Payment and processing companies such as PayPal (whose stock is up about 55 percent this year) and Adyen, based in the Netherlands (up 72 percent), also stand to gain.”

All kinds of banking-related industries stand to benefit as well. Maybe we’ll go back to spending physical cash one day, but I don’t think there’s any hurry. Fewer old grandpas are hiding their cash in their proverbial mattresses, and the younger, most tech-savvy generation seems perfectly content to use their smart phones for everything.

We get it. Convenience plus cleanliness is a sweet combo. If only cashless payments weren’t such a racket.

If this trend towards a cashless future continues, future travelers may not experience what it’s like to fumble with foreign currency, to smile and shrug and hand over a handful of bills because they have no idea how many baht, pesos, or rand those snacks are.

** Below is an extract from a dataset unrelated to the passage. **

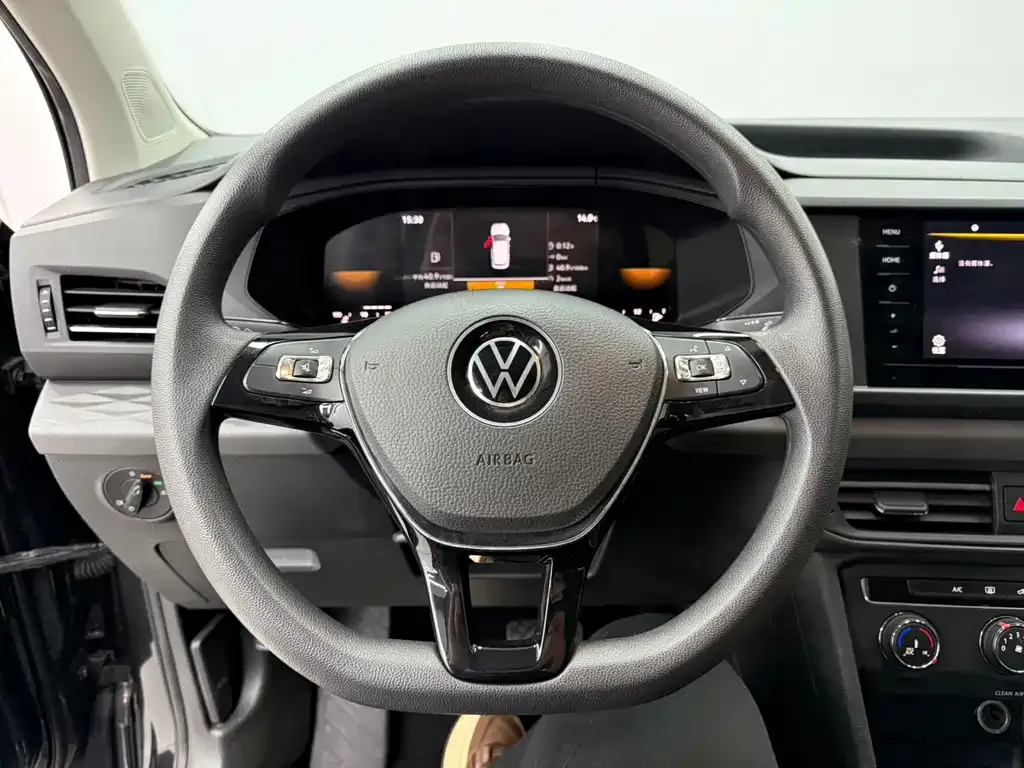 Volkswagen Tharu — фото 10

They may not experience the realization that other countries’ bills come in different shapes and sizes, and may not come home with the most affordable souvenirs (coins and bills).

We shall see what the future holds. Odds are, it may not be cash money, at least in the U.S. I hope the cashless movement makes room for everyone to participate without being penalized. We’re in the middle of a pandemic, people. We need to find more ways to ease the path for people, not callously profit off of them.